Australia…monte Uluru colosal monolito de arena

Falta poco para la puesta de sol y el Sunset Point, frente al monte Uluru, está atestado de todoterrenos y autobuses esperando para descorchar las primeras botellas de champán entre los grupos de turistas que viajan organizados. Estamos en el Parque Nacional Uluru-Kata Tjuta, en el desierto australiano de Gibson, frente al colosal monolito de arenisca de 348 metros de altura y 3,6 kilómetros de longitud, símbolo del Red Centre. Cuando se acerca el ocaso, los rayos horizontales del sol iluminan la roca y la tiñen de un rojo que parece hierro candente.

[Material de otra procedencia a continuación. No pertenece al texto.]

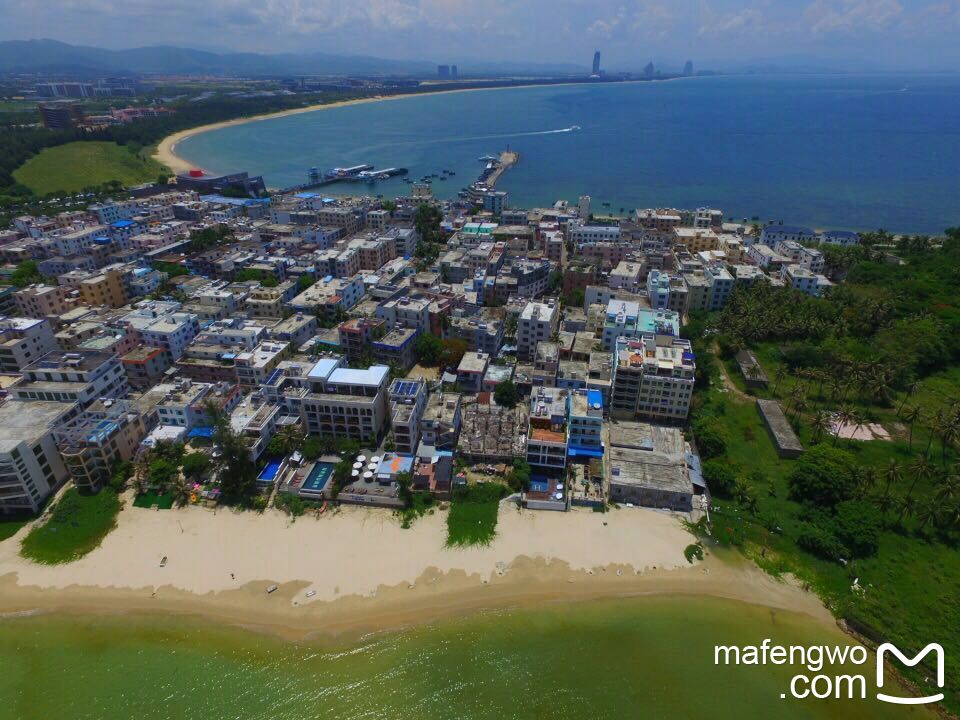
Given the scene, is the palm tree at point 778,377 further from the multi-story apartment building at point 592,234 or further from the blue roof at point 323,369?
the blue roof at point 323,369

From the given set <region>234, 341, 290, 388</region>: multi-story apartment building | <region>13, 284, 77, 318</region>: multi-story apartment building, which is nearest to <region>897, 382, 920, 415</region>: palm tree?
<region>234, 341, 290, 388</region>: multi-story apartment building

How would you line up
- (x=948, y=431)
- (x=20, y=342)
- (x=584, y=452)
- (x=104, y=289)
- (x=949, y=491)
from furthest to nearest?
(x=104, y=289) < (x=20, y=342) < (x=584, y=452) < (x=948, y=431) < (x=949, y=491)

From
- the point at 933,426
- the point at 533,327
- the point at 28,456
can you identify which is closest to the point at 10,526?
the point at 28,456

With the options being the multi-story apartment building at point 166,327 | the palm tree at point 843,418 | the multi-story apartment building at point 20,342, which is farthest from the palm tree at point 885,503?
the multi-story apartment building at point 20,342

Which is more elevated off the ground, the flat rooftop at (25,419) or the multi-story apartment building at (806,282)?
the flat rooftop at (25,419)

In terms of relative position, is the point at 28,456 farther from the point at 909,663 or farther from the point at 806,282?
the point at 806,282

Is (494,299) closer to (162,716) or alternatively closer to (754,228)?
(162,716)

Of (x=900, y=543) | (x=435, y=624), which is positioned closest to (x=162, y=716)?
(x=435, y=624)
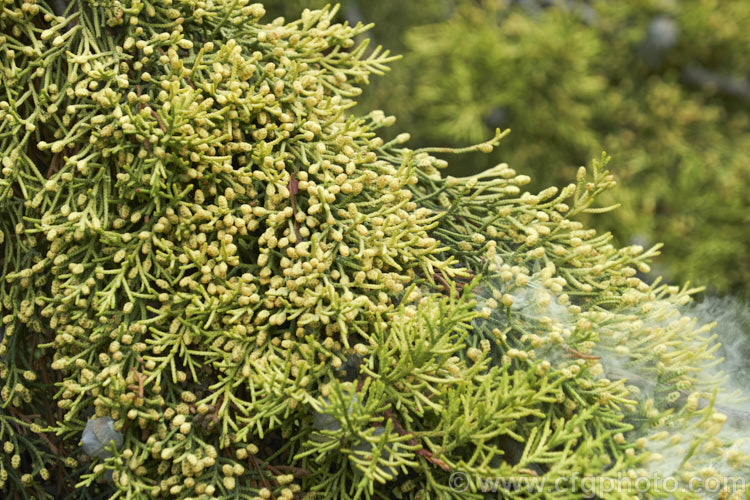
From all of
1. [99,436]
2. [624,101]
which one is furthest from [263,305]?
[624,101]

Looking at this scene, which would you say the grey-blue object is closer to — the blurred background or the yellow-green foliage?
the yellow-green foliage

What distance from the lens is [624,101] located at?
7.77 feet

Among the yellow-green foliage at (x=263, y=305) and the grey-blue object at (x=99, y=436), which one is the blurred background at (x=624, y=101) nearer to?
the yellow-green foliage at (x=263, y=305)

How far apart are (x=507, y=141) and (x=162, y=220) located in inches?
70.0

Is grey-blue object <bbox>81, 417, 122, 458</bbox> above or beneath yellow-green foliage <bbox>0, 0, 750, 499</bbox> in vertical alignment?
beneath

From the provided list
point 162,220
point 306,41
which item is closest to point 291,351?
point 162,220

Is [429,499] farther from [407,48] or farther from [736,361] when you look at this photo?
[407,48]

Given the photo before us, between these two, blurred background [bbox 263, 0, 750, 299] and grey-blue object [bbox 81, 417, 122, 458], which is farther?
blurred background [bbox 263, 0, 750, 299]

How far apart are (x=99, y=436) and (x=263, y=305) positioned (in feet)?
0.78

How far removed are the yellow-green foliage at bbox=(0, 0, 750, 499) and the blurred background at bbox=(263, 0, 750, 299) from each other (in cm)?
139

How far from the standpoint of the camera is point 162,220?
0.80m

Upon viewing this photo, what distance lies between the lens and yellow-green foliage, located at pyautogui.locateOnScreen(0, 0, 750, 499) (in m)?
0.75

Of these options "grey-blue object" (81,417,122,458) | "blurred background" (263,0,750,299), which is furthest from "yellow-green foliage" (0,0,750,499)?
"blurred background" (263,0,750,299)

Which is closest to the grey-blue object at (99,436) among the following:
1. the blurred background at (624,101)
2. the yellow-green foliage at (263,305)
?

Uluru –bautizada como Ayers Rock en 1873 por el gobierno australiano– es, sin duda, la mayor atracción del Red Centre australiano, una zona desértica de tierra roja que vivió aislada durante siglos en el Territorio del Norte. Fue explorada a finales del XIX por John MacDouall Stuart y Alfred Giles, y «descubierta» por el turismo en los años 1970.

Desde entonces el número de visitantes ha crecido hasta llegar a los 400.000 anuales. Pero Uluru es, además, un lugar sagrado para los anangu, los aborígenes que llevan diez mil años viviendo en la zona. Desde que en 1985 el Gobierno australiano les devolvió la propiedad de las tierras, los anangu disuaden a los visitantes de subir a Uluru apelando a su naturaleza sagrada. Como alternativa proponen recorrer la base de 9,3 kilómetros, en la que entre los repliegues de la roca hay fuentes, cuevas, plantas, animales, pinturas rupestres e historias del «Tiempo del Sueño», el origen del mundo según su mitología.

Los aborígenes explican que Uluru fue concebida durante ese periodo. Los ancestros recorrieron el continente y lo crearon todo, liberaron a los hombres que permanecían en estado embrionario y les enseñaron cómo vivir y relacionarse con el entorno.

Esas enseñanzas (denominadas las «Pisadas de los Ancestros») aún hoy guían a los aborígenes a través de senderos invisibles por los que pueden transitar sin más mapas que las canciones de sus antepasados. Bruce Chatwin, autor de Los trazos de la Canción (1987) lo describe así: «Tal vez se podría representar visualmente como unos espagueti de Ilíadas y Odiseas que se enroscaban en todas direcciones y en los cuales cada “episodio” se podía leer en términos geológicos».